1000000000:M:0:5:258
322498 2527171

 

[crashtech]

Well, with 2x E5-2680 v2 (10C/20T) on Win 10, it looks like both 4 tasks x 10T and 2 tasks x 5T load the sockets unevenly, favoring one over the other. I'm really puzzled why the 4 tasks x 10T config only resulted in about 45% load on the machine. So far the only config that seems to load the sockets evenly is 8 tasks x 5T.

Edit:
It looks like 8 tasks x 5T is resulting in an average of 4.38 hour completion times, which seems not too shabby for Ivy Bridge, I think.

 

[StefanR5R]

One factor which results in lower CPU utilization of 4x10T compared with 8x5T is the higher number of threads per process. The application scales sub-linearly to higher thread counts. There may even be a point from which on it scales negatively... The other factor must be Windows. I don't know how the Windows process scheduler works, but I suspect Linux would do better.

 

[StefanR5R]

User forest of CNT suggests to use Prime95 for offline testing of different #tasks x #threads. The FFT length needs to be chosen to match the PrimeGrid subproject that is to be tested for. For example, he suggests 640k for SR5-LLR.

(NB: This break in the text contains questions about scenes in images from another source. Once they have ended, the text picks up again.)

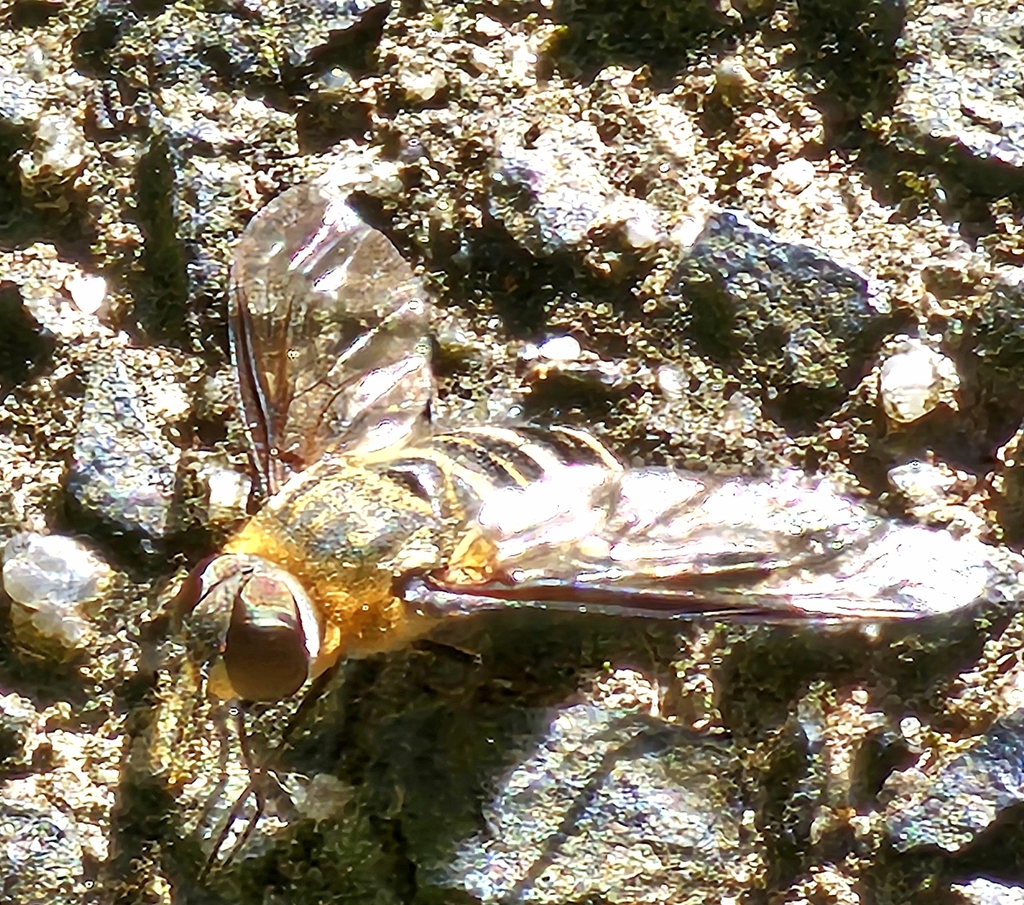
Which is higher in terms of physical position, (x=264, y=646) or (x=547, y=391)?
(x=547, y=391)

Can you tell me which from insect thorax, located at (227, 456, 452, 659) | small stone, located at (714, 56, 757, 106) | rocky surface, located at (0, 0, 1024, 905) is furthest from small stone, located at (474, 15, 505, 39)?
insect thorax, located at (227, 456, 452, 659)

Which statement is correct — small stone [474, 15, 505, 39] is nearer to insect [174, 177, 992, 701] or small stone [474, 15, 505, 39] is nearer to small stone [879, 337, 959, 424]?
insect [174, 177, 992, 701]

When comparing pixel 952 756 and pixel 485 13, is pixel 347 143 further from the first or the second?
pixel 952 756

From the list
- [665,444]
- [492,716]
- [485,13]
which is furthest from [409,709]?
→ [485,13]

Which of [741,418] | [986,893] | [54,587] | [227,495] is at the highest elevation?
[741,418]

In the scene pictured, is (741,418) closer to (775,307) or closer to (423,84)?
(775,307)

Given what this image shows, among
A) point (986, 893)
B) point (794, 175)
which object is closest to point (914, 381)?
point (794, 175)

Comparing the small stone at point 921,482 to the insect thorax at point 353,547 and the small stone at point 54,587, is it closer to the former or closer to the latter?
the insect thorax at point 353,547

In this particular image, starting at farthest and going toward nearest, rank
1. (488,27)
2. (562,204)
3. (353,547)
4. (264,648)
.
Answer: (488,27)
(562,204)
(353,547)
(264,648)
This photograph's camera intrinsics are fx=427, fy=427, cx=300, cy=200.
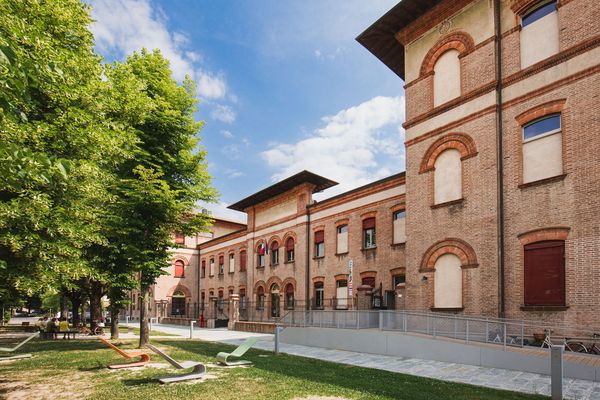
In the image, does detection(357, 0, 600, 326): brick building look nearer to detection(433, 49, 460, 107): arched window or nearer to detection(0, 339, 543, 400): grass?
detection(433, 49, 460, 107): arched window

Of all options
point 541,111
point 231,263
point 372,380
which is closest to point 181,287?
point 231,263

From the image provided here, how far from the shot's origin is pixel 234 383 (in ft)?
31.0

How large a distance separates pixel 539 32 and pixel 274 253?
2181cm

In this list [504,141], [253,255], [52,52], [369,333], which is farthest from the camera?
[253,255]

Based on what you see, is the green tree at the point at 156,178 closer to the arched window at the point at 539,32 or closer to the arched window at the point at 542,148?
the arched window at the point at 542,148

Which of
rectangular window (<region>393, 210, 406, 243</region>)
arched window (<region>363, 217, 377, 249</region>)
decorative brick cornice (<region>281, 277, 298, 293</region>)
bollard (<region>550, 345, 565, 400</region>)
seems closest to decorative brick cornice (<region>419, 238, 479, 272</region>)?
rectangular window (<region>393, 210, 406, 243</region>)

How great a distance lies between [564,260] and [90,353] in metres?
15.5

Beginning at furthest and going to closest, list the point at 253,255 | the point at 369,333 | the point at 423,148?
the point at 253,255, the point at 423,148, the point at 369,333

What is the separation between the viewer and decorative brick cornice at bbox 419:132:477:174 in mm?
15188

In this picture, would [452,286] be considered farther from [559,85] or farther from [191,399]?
[191,399]

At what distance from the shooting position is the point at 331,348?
17156 millimetres

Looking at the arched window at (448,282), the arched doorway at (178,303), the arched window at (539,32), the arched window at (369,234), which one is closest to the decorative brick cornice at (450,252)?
the arched window at (448,282)

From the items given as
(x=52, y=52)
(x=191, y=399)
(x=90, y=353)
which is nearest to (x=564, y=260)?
(x=191, y=399)

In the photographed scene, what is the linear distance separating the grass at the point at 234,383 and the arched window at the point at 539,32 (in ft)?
34.3
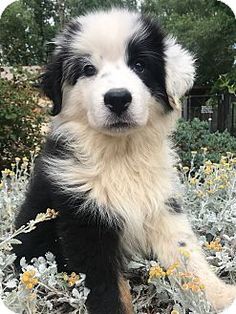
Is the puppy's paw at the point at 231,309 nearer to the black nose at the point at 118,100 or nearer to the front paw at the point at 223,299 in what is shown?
the front paw at the point at 223,299

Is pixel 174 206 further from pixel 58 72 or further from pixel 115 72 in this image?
pixel 58 72

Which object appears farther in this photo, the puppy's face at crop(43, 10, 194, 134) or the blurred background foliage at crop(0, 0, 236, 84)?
the blurred background foliage at crop(0, 0, 236, 84)

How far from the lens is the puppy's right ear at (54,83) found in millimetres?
2830

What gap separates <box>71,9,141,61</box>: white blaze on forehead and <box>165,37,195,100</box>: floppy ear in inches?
9.9

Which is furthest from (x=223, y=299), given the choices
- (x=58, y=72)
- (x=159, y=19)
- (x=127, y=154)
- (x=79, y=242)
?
(x=159, y=19)

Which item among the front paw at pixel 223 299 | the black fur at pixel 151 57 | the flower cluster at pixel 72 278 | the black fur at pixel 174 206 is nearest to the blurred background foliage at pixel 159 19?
the black fur at pixel 151 57

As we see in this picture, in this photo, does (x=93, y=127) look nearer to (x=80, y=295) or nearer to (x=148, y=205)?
(x=148, y=205)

(The FFT length used by LLR in any given PrimeGrid LLR-based subproject can be found in the stderr output of a PrimeGrid task; i.e. in slots\#\stderr.txt of a running task, or at the web page of a finished and reported task. A quick look at three SR5-LLR tasks of mine showed FFT lengths of 640k and 560k.)

The big benefit would be that Prime95 tests would be done a lot quicker than typical LLR runs.

I do wonder whether Woltman's Prime95 and Penné's LLR really have similar enough performance profiles, such that Prime95's and LLR's sweet spots are the same or at least close to each other. Something to test in the future.